Friday 20 June 2014

More garden pottering

The garden is currently very demanding. There is obviously a constant routine of weeding to be followed but dead-heading, pruning,checking for insect attack and so on.
It is during this latter process that interesting observations are often made. For example, numerous leaf miners are usually to be found.



I grow Honeysuckle, Lonicera periclymenum. This is native to Northants and was often called Woodbine, but this name seems to have fallen out of use. In our garden it scrambles through a hawthorn and as I was giving it a general tidying up I noticed that a leaf miner had got to work on the leaves. The culprit was a small fly, Aulagromyza hendeliana, one of the group known as Agromyzidae. It is quite a common species and does little harm.









A very similar type of mine is common on Aquilegias. This is Phytomyza minuscula and, unsurprisingly, it is also the work of an agromyzid fly.










This third example is not on a cultivated plant but a weed, Sonchus oleraceus, aka Smooth Sow-thistle.  And again we are looking at the work of an agromyzid fly, Liriomyza strigata.




I cannot pretend that these leaf miners are exciting but I mention them to illustrate the wealth of wildlife in a garden - much of it simply overlooked.
Lacanobia oleracea (I think).
Garden in Byfield,  26 June, 2014






It was while I was pulling up a weed that I unearthed this caterpillar. I am reasonably sure it is a Bright-line Brown-eye, Lacanobia oleracea. Generally the caterpillar is bright green but brownish shades are not unusual. This species can be a pest for it seems inordinately fond of tomatoes although it feeds on the roots of quite a wide range of other plants





Grammoptera ruficornis on Rosa Gallica 'Versicolor'
Garden in Byfield. 16 June, 2014
Longhorn beetles are often quite large, as in the case of the Wasp Beetle discussed in my recent blog "To Catesby Tunnel", but here, on a petal of "Rosa Mundi" is a very tiny one, Grammoptera ruficornis. It is common but its diminutive size may lead to it being under-recorded.








Garden, Byfield. 17 June, 2014

Some rather more colourful insects make an appearance on a regular basis. This very smart hoverfly, Xanthogramma pedissequum, called in, paused on a leaf and departed. It is a fairly common species but may at a glance be taken for a wasp. It is surely another example of Batesian mimicry.





Our back garden more or less backs on to some fairly old pastureland. It is a good example of ridge and furrow, with these features still very clear, suggesting that it has rarely seen a plough. The farmer has not mown or grazed it this year and the grasses and forbs* stand a metre high, with insects abounding. I suspect many of these are making their way into our garden. They are welcome.




I grow a few clumps of Iris siberica and the flowers are proving very welcome to bumble bees. This is, I believe, Bombus hypnorum, first recorded in Britain in 2001 but now to be seen everywhere. 





Common Fan-foot. Garden shed in Byfield.
17 June, 201




Cheating a little, as this was on a shed, I also found a rather dull moth, a Fan-foot, Herminia tarsipennalis.  Its name comes from the tuft of hairs on the front foot of the males. It is widely distributed, as are its food plants of oak, beech, bramble, etc.








Verbascum thapsus beside the A431
Byfield, 20 June, 2014







Cheating again: at the roadside near our front door are a few plants of Great Mullein, Verbascum thapsus. On its woolly leaves I was pleased to see a lovely caterpillar and, as was anticipated, it was that of that of the Mullein Moth, Cucullia verbasci.

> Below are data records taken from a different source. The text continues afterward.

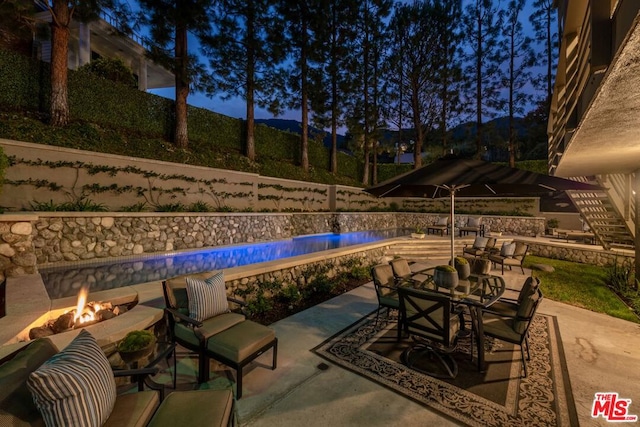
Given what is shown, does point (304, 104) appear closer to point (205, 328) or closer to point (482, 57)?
point (482, 57)

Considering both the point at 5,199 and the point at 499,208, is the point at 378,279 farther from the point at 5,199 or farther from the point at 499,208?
the point at 499,208

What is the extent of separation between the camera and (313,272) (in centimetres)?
646

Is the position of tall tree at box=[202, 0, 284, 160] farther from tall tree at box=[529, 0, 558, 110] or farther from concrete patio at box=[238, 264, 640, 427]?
tall tree at box=[529, 0, 558, 110]

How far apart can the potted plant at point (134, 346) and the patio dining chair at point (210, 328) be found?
406mm

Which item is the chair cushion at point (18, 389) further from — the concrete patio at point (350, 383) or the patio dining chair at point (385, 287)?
the patio dining chair at point (385, 287)

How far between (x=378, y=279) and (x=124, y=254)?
7.99 m

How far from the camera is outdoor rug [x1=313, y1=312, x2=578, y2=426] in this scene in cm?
274

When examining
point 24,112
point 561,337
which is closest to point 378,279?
point 561,337

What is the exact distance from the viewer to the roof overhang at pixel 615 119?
6.03 ft

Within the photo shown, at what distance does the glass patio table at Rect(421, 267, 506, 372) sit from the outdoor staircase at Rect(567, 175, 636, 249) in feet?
22.8

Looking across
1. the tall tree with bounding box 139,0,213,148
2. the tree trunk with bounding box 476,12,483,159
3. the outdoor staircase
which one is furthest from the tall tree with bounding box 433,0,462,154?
the tall tree with bounding box 139,0,213,148

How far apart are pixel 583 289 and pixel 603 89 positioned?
24.0ft

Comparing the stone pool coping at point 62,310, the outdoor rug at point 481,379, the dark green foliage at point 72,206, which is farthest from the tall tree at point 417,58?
the stone pool coping at point 62,310

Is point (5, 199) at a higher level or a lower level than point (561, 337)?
higher
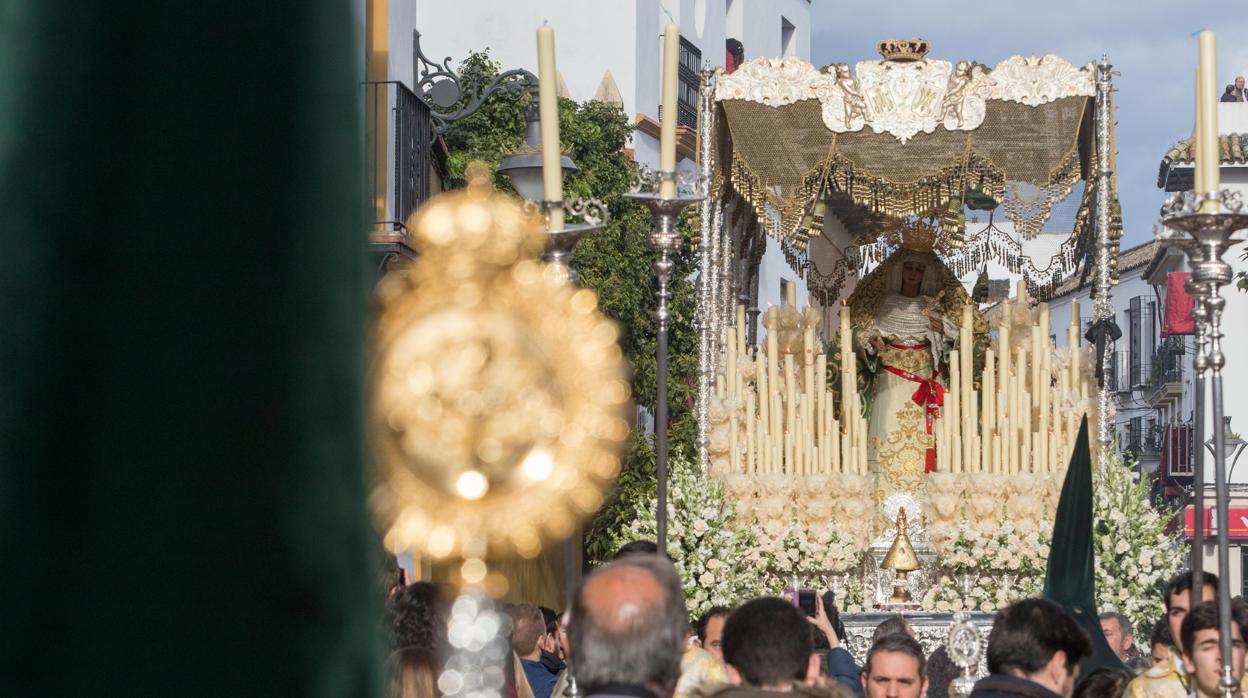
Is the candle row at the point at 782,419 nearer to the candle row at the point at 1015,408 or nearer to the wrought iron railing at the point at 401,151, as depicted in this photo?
the candle row at the point at 1015,408

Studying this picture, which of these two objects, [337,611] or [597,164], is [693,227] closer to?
[597,164]

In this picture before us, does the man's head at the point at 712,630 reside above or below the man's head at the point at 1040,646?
below

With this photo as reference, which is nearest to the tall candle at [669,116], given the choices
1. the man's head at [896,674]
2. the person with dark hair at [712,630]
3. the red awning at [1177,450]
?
the person with dark hair at [712,630]

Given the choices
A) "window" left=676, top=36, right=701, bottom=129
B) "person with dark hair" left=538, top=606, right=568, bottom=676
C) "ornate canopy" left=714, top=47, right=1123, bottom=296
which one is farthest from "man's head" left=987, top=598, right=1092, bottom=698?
"window" left=676, top=36, right=701, bottom=129

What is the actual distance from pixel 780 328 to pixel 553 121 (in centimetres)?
725

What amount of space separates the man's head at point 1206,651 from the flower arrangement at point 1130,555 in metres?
5.21

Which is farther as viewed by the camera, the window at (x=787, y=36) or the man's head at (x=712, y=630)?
the window at (x=787, y=36)

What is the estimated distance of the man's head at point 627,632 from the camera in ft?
8.75

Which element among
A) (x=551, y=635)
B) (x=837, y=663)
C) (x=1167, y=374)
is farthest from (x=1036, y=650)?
(x=1167, y=374)

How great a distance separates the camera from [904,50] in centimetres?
1216

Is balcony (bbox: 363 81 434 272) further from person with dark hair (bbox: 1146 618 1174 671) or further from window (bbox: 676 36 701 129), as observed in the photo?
window (bbox: 676 36 701 129)

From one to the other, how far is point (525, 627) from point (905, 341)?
7319 millimetres

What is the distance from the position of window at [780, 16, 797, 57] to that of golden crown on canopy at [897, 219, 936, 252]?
1860 cm

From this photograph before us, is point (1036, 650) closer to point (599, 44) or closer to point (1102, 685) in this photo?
point (1102, 685)
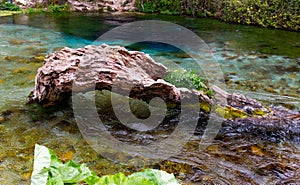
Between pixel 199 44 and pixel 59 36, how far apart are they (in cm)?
612

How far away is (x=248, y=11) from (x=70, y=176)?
16.1 m

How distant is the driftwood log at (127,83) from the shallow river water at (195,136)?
423 millimetres

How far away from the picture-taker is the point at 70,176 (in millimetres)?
1915

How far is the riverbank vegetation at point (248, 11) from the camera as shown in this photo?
1491 centimetres

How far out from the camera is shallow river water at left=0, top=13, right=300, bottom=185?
4.13 m

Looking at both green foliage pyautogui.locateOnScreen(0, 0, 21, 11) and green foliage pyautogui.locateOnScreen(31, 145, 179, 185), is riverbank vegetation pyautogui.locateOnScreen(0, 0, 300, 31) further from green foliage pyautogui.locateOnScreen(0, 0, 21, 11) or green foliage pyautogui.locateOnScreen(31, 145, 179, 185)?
green foliage pyautogui.locateOnScreen(31, 145, 179, 185)

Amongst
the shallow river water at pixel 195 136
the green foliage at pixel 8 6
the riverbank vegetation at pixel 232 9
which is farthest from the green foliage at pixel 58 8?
the shallow river water at pixel 195 136

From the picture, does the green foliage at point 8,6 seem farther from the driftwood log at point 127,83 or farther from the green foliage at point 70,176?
the green foliage at point 70,176

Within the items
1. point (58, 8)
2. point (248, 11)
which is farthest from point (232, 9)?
point (58, 8)

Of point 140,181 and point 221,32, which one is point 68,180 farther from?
point 221,32

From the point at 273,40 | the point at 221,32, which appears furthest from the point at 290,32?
the point at 221,32

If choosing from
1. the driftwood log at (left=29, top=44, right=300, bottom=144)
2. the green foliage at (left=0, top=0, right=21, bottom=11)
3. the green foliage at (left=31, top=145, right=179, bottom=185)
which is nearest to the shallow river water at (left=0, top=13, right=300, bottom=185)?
the driftwood log at (left=29, top=44, right=300, bottom=144)

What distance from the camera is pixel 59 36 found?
13.1 metres

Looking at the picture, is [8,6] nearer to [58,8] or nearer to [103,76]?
[58,8]
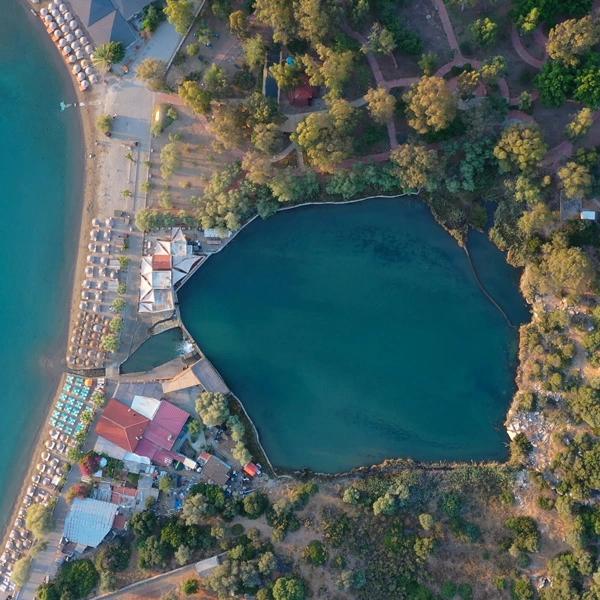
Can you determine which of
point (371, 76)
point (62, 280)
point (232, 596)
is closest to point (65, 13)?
point (62, 280)

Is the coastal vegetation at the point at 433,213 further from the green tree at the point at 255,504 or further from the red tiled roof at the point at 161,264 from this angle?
the red tiled roof at the point at 161,264

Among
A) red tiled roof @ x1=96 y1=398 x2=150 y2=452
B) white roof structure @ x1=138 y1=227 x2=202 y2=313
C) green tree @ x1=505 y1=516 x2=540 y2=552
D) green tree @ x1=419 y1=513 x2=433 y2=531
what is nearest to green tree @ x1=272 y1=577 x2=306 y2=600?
green tree @ x1=419 y1=513 x2=433 y2=531

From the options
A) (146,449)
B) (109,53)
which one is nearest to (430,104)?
(109,53)

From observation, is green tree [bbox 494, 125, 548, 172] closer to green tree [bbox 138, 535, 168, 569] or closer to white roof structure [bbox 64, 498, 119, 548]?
green tree [bbox 138, 535, 168, 569]

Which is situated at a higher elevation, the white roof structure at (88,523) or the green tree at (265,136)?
the green tree at (265,136)

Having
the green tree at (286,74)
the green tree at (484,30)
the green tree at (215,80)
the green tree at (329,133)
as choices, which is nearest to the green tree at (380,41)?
the green tree at (329,133)

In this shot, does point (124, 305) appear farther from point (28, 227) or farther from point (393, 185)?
point (393, 185)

Mullein Moth, Byfield. 20 June, 2014
It is not uncommon and I frequently find it when checking a mullein plant. It will also feed on the related figworts but also, surprisingly, on Buddleja, although I have never found it there. It is one of those creatures that makes no effort to conceal its presence and one must therefore suspect that it is distasteful to birds.

As mentioned earlier, with our garden adjacent to open fields it is not surprising that insects normally found in meadows find their way in. I was therefore not exactly amazed to find this beetle on a dog rose by our fence. It is Oedemera nobilis and in this case is a male, shown by the very swollen rear femora (thighs).





In a few weeks we expect to be moving to a far more urban setting. The relative wealth of insects should make an interesting contrast.









Forb  A rather useful American word. It refers to any herbaceous plant which is not a grass, rush or sedge. It therefore covers buttercups, clovers, vetches, thistles and so on.